GIVEN RECORDS →
★ ★ ★

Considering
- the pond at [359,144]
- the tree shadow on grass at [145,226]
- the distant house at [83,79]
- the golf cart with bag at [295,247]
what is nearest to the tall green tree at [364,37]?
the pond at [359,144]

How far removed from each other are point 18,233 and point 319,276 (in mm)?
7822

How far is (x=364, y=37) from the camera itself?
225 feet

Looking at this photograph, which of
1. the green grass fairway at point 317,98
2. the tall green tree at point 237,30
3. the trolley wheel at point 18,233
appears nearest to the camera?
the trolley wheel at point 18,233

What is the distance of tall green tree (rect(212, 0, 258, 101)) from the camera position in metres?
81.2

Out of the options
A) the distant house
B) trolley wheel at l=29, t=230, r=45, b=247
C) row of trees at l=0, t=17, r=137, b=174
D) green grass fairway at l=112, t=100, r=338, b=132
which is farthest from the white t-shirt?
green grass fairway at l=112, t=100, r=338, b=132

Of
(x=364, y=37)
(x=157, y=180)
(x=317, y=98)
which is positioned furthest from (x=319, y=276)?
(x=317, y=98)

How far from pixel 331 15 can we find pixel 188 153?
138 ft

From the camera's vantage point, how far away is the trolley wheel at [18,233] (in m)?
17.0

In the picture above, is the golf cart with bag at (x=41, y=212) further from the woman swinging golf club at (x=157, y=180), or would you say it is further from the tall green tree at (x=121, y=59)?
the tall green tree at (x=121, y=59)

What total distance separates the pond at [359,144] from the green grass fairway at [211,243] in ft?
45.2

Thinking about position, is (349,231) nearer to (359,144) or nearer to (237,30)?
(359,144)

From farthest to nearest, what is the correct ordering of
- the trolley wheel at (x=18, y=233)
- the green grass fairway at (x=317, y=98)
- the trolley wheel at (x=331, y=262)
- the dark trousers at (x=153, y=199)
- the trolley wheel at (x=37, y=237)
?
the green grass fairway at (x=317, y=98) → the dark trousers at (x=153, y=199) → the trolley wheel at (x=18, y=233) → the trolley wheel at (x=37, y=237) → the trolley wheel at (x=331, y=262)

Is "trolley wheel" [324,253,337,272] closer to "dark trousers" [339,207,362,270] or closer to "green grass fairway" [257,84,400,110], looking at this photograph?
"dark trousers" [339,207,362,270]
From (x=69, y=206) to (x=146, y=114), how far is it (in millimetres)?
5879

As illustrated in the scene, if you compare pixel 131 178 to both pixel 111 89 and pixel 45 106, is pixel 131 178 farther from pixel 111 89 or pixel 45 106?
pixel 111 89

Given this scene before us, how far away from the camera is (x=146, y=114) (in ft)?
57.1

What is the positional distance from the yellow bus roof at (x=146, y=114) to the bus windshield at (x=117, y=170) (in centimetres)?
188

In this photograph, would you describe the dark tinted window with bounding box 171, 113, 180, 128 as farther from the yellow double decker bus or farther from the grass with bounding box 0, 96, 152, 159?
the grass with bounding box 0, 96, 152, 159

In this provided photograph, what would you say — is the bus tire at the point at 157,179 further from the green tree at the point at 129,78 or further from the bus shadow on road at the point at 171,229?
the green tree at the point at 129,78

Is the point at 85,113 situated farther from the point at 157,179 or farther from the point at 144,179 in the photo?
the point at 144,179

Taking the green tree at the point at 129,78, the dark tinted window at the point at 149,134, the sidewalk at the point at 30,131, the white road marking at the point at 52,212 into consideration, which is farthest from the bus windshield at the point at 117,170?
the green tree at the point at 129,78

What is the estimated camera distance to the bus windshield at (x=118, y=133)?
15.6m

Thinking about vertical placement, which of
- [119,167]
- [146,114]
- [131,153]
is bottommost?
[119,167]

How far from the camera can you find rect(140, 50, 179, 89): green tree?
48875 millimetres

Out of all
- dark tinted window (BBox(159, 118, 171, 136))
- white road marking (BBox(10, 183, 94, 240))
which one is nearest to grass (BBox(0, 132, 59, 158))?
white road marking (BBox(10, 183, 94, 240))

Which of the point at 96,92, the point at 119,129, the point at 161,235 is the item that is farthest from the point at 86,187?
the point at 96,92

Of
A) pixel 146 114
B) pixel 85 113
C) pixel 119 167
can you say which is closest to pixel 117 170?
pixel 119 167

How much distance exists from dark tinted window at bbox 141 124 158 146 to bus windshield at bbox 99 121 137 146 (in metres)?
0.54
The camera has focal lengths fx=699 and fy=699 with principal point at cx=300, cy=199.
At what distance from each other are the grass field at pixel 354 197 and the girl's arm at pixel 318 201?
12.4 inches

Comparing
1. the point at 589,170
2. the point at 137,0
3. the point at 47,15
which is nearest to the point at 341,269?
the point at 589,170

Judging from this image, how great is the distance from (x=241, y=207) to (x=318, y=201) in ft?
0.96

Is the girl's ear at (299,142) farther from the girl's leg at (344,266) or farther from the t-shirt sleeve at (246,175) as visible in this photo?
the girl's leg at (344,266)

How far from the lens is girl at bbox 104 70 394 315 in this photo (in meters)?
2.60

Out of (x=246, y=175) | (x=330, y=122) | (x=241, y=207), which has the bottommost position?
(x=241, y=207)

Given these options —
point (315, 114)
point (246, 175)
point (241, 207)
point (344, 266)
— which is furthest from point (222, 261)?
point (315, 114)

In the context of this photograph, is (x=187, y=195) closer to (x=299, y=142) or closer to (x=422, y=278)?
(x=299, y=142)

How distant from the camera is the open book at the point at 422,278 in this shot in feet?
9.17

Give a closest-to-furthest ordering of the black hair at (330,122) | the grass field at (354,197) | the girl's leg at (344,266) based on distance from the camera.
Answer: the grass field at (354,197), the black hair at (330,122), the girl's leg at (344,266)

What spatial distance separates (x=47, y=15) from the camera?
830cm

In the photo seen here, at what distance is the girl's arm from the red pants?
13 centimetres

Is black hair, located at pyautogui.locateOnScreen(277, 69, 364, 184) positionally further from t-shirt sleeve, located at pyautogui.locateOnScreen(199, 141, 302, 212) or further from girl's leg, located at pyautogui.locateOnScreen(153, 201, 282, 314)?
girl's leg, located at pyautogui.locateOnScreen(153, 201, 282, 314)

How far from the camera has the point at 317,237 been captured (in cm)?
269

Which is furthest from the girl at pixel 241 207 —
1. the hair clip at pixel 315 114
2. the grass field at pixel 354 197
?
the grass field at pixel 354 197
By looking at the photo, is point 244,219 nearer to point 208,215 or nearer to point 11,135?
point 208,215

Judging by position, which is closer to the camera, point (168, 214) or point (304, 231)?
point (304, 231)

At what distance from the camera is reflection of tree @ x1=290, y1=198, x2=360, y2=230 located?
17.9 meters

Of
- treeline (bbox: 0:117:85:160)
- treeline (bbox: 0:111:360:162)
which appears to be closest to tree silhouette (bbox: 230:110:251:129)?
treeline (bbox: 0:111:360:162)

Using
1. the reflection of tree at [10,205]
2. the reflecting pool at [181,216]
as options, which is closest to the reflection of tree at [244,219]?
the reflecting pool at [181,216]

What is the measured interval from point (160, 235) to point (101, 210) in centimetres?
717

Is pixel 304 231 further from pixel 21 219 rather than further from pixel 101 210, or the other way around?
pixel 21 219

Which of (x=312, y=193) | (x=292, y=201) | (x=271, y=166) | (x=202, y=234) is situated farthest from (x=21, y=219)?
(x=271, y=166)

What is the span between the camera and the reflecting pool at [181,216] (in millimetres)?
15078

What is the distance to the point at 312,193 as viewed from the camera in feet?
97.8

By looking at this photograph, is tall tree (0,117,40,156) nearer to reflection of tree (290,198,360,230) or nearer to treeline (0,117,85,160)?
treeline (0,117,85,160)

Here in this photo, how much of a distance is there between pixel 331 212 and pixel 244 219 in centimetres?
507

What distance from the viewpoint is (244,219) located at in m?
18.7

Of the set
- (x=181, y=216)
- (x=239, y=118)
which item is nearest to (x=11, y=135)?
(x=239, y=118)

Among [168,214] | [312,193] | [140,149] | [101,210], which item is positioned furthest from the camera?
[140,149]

★ ★ ★

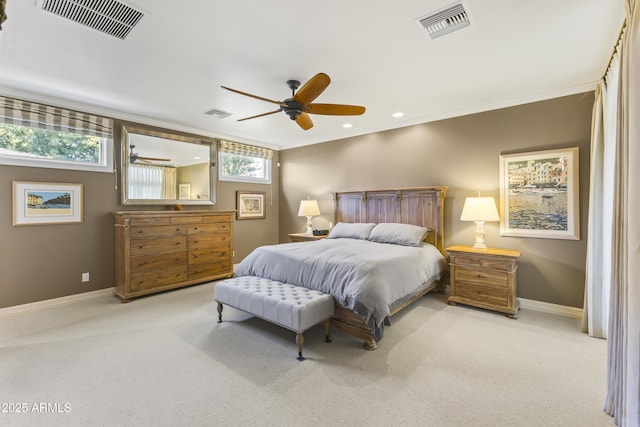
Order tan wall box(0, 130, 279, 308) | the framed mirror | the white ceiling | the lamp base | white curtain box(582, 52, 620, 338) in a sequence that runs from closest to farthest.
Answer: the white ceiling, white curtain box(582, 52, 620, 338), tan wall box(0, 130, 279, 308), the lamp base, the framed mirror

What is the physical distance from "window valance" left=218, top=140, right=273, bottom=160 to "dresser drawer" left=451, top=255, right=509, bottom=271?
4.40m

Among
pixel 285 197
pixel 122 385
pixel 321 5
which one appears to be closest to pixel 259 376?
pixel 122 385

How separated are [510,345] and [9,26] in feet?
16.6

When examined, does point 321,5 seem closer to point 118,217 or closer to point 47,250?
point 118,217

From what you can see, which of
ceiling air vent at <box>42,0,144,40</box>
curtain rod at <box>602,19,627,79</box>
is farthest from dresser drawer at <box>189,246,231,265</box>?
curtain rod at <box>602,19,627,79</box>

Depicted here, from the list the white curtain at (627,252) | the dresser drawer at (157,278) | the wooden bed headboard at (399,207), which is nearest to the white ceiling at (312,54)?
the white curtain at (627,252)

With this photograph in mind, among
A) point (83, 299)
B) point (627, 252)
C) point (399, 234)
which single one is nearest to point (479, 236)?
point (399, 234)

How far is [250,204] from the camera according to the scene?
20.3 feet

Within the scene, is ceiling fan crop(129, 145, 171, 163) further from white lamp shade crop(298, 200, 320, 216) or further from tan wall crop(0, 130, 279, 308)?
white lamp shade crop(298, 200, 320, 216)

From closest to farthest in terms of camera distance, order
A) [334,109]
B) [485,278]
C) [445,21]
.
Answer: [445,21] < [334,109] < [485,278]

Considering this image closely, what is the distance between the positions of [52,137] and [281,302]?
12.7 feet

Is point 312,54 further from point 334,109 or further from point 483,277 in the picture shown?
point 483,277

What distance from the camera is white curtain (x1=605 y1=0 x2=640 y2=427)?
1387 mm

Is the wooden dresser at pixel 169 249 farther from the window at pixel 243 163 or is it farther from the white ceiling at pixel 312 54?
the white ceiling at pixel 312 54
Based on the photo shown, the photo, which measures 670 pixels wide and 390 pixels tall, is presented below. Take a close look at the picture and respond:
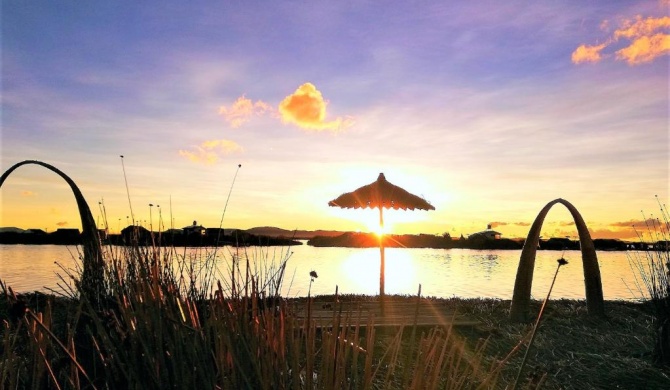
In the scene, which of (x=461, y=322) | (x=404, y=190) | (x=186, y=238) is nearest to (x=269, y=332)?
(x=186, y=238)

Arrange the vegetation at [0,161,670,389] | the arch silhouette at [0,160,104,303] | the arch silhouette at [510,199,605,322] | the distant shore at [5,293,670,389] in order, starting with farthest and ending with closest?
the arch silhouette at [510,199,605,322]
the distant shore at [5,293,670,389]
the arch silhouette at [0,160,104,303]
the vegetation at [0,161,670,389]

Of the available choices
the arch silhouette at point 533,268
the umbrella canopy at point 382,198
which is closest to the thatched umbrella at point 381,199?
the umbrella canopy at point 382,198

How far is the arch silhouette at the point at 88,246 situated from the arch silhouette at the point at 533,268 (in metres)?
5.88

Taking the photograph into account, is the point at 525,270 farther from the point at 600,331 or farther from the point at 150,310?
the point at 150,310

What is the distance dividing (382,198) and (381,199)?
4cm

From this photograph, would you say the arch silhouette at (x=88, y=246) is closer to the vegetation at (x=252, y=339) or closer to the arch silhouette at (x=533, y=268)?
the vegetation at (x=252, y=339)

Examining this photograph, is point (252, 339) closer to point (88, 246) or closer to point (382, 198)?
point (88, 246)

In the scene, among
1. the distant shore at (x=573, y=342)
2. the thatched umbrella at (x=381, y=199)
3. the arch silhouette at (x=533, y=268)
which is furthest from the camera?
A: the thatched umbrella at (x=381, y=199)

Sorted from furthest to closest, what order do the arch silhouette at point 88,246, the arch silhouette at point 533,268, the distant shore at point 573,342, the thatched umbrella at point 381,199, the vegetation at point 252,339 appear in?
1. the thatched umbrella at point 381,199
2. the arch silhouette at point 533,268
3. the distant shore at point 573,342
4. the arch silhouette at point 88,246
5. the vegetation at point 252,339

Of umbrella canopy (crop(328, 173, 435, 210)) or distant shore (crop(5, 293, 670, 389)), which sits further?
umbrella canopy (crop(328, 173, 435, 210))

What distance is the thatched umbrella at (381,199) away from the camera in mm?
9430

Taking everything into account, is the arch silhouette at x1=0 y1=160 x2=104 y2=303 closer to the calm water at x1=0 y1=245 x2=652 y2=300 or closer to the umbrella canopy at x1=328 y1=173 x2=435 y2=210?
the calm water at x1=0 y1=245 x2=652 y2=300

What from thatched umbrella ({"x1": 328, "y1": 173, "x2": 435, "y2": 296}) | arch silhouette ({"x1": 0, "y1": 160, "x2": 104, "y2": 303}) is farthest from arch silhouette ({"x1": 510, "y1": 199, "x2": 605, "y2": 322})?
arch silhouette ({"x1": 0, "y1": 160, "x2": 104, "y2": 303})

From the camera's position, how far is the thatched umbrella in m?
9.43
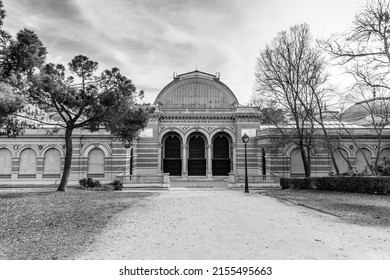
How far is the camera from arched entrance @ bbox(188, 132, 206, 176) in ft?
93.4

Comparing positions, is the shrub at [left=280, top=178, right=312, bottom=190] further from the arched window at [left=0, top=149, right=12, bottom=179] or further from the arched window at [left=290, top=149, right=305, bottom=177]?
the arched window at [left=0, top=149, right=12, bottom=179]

★ ★ ★

State how many lines of the data contain the word "centimetres", and give only the number. Matching is case-sensitive.

ANSWER TO THIS EXERCISE → 4